**WHAT YOU ARE ASKED TO DO:** Copy out every line of the listing below word for word, leaving out the pictures.

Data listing
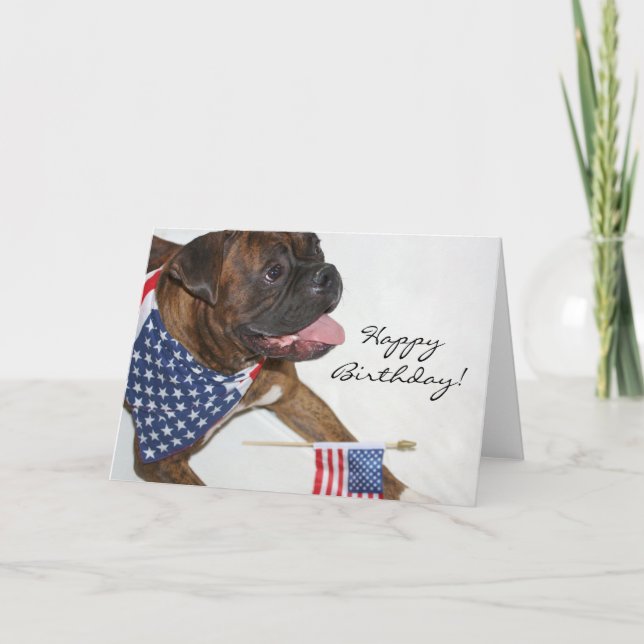 Joyeux anniversaire Patriotic Boxer Chien carte de (Devant)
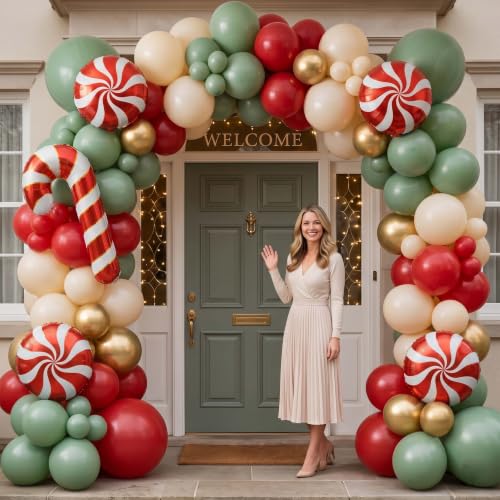 Jenlion 136Pcs Christmas Balloon Arch Kit with Large Mylar Foil Balloons - Red, Sage Green, White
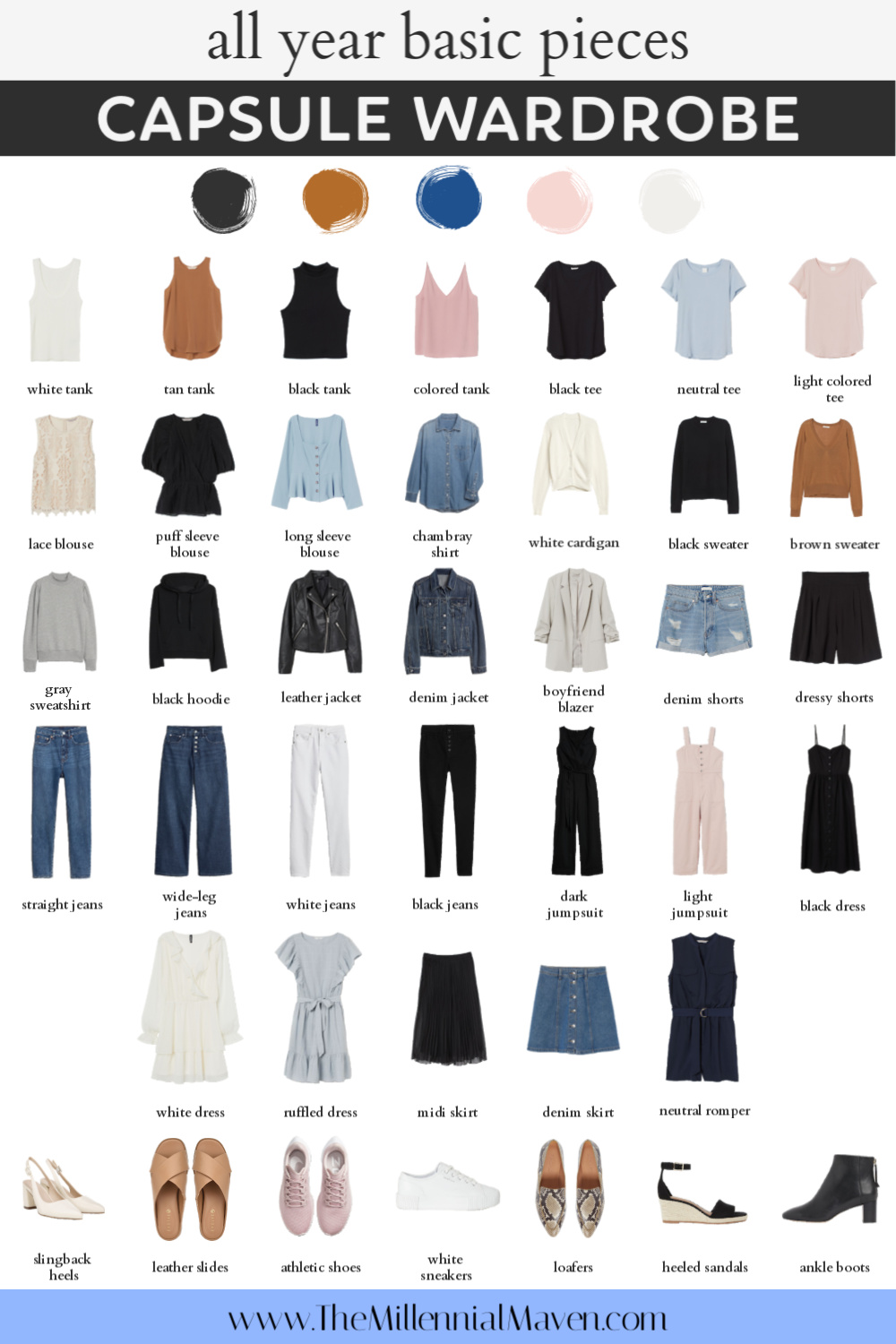 Capsule Wardrobe Checklist for Small, Medium, & Large Closets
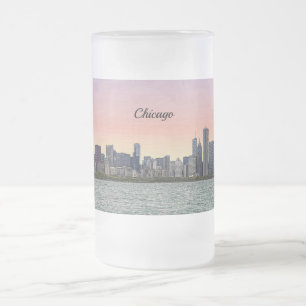 Chicago Skyline Painterly Frosted Mok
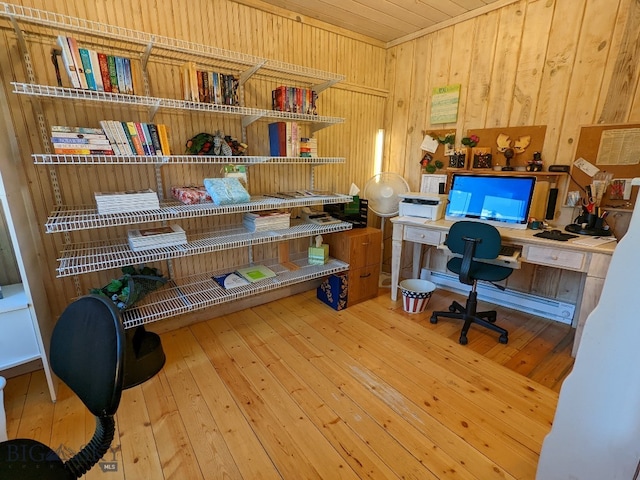 office space featuring light hardwood / wood-style floors, a baseboard radiator, and wood walls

**ANSWER TO THE EXERCISE:**
 Joyeux anniversaire Patriotic Boxer Chien carte de (Devant)
 Jenlion 136Pcs Christmas Balloon Arch Kit with Large Mylar Foil Balloons - Red, Sage Green, White
 Capsule Wardrobe Checklist for Small, Medium, & Large Closets
 Chicago Skyline Painterly Frosted Mok
 office space featuring light hardwood / wood-style floors, a baseboard radiator, and wood walls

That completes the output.